A carta entrega a condução da economia ao FMI, com o compromisso de, para reduzir o déficit fiscal, manter a política de juros elevados associada às importações. Para atingir estes nefastos objetivos, não só congelará a contratação de servidores públicos por dois anos, como eliminará os subsídios destinados ao gás de cozinha (mercadoria cujo preço já catapultou antes), transportes e aumentará os impostos. Em suma, a carta de Macri sintetiza as suas intenções, ao afirmar que, para atender as escabrosas exigências do FMI, “tomaremos quaisquer medidas adicionais que possam ser apropriadas”.
Aliás, essas medidas lembram os ‘ajustes’ de Temer e a sua PEC do teto de gastos, assim como os diversos cortes implementados pelo governo Dilma, enfim todo tipo de crueldade, sob argumentos similarmente esfarrapados, ou seja, de que o povo deve enfrentar dificuldades e restrições em troca de uma estabilidade econômica que só beneficia o “mercado”, quer dizer o sistema financeiro, e a baldada promessa de um crescimento que nunca vem.
Em linhas gerais, a carta de intenções indica o descompromisso total do governo com o povo argentino e a manutenção do câmbio flutuante, deixando o valor da moeda nacional em dólar oscilar ao sabor dos monopólios e da banca internacional, beneficiando a especulação com o câmbio. Enquanto o governo divulgava sua carta ao FMI, o presidente do Banco Central, Federico Sturzenegger, apresentou sua renúncia, sendo substituído por Macri pelo então ministro das Finanças, Luis Caputo. Com a dança das cadeiras, a pasta de Finanças foi entregue ao ministro da Fazenda, Nicolás Dujovne, que acumulará as duas funções.
DEPENDÊNCIA
O documento também se compromete com a manutenção de altas taxas de juros, que devem ser condicionadas às decisões do corpo técnico do FMI. Assim, a taxa nominal de juros, fixada atualmente em 40% a.a., seguirá pelos próximos meses escorchando os argentinos, assombrada pela possibilidade de novas altas, já que a desnacionalização e desindustrialização do país associada à elevação do câmbio devem elevar a inflação, e conforme a carta, elevações da inflação acima da meta devem ser discutidas com os técnicos do fundo visando novas altas de juros e novos cortes nos programas sociais e investimentos.

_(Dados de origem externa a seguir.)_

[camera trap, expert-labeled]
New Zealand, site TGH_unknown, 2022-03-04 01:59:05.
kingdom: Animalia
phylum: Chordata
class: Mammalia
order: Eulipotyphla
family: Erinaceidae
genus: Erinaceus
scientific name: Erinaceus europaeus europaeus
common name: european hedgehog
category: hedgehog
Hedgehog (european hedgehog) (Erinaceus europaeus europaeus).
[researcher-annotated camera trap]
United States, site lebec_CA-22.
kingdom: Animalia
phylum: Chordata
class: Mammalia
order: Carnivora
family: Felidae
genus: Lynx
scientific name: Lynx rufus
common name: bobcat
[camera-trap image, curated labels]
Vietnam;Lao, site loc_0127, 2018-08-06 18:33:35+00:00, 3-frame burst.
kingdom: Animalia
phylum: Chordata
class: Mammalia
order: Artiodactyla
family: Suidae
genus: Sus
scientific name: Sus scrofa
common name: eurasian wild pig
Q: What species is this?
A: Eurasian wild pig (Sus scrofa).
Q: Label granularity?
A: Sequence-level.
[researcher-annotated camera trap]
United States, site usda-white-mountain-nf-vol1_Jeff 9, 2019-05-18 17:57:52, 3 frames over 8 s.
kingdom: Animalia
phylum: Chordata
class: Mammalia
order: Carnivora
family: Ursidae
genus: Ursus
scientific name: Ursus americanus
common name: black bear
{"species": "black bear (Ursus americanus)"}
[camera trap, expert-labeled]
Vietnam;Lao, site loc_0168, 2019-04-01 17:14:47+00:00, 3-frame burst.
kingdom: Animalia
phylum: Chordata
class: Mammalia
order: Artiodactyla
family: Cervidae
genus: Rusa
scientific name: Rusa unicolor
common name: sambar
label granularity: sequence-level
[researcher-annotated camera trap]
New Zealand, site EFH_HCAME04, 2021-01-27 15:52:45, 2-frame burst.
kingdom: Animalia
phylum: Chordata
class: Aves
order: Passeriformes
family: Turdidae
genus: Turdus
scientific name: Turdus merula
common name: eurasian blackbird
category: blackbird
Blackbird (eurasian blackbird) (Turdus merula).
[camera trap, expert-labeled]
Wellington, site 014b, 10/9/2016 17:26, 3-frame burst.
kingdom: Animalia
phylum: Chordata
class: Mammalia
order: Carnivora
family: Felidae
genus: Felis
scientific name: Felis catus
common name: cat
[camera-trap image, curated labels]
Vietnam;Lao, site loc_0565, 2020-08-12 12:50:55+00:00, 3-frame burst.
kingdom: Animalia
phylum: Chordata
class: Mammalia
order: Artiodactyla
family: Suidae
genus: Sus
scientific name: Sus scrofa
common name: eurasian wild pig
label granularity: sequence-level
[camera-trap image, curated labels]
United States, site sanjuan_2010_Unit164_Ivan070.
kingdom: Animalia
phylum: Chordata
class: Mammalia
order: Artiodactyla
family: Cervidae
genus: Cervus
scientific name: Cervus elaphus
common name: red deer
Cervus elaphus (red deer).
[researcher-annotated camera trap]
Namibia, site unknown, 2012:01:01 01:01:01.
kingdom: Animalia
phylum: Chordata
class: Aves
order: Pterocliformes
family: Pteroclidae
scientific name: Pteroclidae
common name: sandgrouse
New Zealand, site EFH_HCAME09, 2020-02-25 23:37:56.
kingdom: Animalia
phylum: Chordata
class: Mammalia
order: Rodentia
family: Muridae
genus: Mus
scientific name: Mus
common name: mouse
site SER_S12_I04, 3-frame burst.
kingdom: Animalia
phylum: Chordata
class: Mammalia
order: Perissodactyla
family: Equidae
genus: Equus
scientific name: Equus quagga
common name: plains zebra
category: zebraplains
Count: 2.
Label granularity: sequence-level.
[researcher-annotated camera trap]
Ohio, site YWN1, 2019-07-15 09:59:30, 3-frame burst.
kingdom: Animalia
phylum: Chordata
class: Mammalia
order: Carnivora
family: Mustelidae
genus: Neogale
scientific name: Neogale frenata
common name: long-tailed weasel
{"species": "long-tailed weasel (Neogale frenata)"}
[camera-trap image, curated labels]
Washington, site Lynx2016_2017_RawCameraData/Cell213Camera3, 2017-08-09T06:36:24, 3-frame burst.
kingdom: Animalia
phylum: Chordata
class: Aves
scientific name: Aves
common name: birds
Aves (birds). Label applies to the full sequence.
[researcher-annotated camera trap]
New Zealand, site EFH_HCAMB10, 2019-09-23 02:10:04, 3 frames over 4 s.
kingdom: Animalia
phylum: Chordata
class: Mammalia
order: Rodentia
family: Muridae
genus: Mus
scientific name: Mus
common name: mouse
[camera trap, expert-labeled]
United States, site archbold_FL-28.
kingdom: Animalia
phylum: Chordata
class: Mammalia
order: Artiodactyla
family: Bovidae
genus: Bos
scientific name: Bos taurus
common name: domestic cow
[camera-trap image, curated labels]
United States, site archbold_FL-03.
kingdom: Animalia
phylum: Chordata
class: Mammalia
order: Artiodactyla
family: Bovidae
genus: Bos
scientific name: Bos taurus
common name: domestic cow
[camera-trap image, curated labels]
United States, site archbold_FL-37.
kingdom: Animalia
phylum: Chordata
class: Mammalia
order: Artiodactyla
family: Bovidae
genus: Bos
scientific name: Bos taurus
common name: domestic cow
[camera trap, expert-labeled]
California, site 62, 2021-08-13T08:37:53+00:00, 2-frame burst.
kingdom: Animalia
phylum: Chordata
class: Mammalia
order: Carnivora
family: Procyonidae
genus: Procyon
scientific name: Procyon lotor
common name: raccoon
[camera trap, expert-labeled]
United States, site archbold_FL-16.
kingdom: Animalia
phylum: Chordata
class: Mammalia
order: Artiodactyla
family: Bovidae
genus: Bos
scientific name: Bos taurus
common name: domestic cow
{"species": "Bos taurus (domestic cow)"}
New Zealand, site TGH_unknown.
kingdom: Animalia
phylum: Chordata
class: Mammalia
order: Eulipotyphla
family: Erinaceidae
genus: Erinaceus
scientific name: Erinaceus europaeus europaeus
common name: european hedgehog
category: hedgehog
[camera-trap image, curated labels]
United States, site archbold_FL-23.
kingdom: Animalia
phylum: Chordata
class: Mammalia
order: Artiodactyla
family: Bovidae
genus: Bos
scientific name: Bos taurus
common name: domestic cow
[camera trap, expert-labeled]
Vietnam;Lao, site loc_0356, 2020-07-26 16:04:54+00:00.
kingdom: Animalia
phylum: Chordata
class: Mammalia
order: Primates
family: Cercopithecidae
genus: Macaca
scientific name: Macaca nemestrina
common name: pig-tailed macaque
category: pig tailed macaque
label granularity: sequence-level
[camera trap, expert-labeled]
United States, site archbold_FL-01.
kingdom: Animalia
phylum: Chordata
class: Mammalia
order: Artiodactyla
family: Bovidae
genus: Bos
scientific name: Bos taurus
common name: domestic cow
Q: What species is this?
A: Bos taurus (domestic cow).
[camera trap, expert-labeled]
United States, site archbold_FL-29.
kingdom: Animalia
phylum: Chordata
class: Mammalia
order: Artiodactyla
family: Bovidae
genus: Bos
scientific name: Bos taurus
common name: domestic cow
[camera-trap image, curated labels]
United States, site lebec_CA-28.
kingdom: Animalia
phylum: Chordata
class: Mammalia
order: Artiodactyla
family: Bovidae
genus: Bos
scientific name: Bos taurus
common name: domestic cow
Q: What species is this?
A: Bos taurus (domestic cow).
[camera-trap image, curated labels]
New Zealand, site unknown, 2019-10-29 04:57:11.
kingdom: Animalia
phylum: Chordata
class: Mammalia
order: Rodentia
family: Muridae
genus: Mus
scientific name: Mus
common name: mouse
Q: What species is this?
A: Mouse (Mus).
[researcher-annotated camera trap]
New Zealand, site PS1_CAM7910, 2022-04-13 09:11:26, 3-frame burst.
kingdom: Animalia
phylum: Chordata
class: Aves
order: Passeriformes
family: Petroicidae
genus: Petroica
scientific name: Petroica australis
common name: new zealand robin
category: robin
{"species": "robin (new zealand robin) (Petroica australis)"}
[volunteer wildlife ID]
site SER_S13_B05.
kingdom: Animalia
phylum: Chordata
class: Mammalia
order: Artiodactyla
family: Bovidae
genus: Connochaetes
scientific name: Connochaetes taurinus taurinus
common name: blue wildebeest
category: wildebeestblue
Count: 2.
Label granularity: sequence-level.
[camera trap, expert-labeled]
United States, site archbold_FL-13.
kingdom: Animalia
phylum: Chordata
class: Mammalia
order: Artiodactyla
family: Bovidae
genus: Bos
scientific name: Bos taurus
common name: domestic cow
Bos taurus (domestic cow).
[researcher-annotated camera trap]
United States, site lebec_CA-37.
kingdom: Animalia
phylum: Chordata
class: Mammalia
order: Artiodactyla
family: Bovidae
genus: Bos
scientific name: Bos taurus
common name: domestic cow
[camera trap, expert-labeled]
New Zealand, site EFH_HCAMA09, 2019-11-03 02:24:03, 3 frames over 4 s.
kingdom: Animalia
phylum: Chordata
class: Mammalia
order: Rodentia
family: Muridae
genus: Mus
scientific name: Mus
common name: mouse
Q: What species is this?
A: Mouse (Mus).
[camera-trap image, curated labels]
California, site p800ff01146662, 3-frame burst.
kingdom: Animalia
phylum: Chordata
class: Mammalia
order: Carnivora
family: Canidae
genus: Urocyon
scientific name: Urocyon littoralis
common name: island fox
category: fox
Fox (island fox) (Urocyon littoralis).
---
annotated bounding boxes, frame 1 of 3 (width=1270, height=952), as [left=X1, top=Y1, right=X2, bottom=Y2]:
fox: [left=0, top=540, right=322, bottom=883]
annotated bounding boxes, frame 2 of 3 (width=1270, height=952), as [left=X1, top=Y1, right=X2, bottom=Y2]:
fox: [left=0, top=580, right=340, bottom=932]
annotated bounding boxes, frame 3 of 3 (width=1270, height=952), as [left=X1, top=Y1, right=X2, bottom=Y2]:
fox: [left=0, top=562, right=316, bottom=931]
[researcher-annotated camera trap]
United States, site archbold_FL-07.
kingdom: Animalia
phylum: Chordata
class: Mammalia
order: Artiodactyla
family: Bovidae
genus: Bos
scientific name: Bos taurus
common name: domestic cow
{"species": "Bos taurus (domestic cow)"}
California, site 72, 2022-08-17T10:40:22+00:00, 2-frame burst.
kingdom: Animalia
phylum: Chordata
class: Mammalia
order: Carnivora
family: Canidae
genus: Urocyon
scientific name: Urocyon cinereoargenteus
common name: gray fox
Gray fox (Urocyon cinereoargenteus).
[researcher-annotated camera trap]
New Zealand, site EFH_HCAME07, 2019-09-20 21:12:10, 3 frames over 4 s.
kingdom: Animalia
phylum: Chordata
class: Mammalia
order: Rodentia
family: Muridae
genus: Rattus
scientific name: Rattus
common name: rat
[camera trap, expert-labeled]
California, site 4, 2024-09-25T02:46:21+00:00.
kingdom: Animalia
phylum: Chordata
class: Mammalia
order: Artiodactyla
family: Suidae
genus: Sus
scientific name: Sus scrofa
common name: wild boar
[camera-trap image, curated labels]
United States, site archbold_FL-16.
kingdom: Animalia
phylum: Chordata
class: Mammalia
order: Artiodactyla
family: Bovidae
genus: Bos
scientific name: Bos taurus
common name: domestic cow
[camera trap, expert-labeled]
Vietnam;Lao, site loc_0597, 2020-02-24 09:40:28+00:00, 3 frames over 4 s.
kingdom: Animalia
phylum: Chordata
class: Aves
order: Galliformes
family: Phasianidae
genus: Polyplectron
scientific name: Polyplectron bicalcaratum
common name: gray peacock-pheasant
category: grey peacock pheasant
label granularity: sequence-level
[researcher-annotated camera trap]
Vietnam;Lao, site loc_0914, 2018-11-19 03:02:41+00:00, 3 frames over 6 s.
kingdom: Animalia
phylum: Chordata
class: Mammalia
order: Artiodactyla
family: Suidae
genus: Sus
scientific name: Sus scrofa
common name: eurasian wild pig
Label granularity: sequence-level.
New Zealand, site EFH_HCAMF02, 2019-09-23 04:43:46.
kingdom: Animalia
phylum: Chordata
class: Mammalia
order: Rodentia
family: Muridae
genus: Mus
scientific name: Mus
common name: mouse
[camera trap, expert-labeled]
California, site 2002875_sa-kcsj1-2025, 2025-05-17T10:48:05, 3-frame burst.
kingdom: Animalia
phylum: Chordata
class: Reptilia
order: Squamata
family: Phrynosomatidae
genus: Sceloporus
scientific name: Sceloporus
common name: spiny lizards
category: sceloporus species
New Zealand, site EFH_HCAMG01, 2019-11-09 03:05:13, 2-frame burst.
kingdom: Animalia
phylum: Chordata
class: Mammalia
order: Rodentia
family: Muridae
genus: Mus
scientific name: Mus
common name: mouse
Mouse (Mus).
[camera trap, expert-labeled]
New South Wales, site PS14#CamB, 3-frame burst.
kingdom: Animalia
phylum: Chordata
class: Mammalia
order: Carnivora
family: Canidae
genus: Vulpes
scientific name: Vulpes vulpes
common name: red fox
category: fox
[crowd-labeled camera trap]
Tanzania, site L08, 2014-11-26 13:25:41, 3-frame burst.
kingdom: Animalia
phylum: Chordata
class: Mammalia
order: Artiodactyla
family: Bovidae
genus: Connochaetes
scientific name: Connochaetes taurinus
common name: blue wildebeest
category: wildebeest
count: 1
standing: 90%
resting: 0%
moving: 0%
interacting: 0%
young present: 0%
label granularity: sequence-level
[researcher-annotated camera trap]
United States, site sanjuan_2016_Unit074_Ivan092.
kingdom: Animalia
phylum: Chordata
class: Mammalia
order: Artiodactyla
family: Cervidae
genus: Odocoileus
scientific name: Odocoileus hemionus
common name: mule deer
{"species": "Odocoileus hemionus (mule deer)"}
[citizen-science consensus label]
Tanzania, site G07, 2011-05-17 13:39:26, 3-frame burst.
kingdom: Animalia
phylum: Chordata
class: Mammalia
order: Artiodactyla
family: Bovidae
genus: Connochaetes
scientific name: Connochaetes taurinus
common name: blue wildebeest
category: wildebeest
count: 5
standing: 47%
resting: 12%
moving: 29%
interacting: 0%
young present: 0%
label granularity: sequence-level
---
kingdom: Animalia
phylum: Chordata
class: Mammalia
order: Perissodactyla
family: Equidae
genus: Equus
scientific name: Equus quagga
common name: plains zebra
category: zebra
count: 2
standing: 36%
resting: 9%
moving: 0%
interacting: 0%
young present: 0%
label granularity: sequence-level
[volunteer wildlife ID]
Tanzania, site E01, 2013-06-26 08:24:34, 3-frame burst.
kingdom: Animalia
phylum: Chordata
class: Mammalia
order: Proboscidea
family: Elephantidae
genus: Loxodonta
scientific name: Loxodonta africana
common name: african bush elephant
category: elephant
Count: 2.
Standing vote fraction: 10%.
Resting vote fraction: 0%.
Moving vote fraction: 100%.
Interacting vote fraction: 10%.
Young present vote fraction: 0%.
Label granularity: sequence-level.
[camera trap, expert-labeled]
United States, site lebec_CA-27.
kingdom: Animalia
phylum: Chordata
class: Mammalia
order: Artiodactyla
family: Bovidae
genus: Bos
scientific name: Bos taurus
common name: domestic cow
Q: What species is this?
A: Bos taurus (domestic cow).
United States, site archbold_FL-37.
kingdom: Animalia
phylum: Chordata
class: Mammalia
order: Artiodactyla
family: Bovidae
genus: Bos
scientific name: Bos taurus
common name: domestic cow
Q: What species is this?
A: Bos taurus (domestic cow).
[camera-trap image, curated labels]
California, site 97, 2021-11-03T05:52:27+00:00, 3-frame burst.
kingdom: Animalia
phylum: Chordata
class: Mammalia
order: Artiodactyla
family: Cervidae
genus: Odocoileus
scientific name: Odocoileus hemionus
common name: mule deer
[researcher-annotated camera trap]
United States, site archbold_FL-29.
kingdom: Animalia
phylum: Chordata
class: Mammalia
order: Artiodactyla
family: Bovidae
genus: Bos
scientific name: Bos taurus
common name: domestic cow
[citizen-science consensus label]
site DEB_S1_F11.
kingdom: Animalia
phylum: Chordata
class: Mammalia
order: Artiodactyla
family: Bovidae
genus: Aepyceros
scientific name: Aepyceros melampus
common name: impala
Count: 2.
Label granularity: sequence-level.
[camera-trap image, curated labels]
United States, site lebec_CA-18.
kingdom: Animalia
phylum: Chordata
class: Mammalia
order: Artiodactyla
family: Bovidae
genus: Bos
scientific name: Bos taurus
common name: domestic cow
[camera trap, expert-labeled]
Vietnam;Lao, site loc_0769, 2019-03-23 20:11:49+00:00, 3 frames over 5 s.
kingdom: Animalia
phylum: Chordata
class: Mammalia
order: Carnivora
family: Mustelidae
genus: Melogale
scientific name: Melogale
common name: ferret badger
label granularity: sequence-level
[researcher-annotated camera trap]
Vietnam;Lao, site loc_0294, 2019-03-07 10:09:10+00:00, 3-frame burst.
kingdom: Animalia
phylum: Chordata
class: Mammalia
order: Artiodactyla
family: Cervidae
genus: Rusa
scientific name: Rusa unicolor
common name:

Além das medidas listadas acima, o governo se comprometeu com a elevação de suas reservas em US$ 25 bilhões, durante os próximos três anos, através da venda de títulos de curtíssimo prazo, o que deve pressionar ainda mais os juros do país.
Em linhas gerais, a carta de intenções motivada pela alta do dólar em relação ao peso argentino serve apenas a um fim: reafirmar e aprofundar a dependência argentina à política dos EUA e dos demais monopólios dos países centrais.
Para isso, busca limitar as possibilidades e ferramentas do Estado, que fica impedido de utilizar políticas voltadas para o desenvolvimento, garantindo, em nome de uma suposta “estabilidade de mercado”, a transferência de renda dos argentinos aos bancos e grandes empresas, seja via juros, importações de bens com maior valor agregado ou através da economia local restrita à exportação de produtos primários.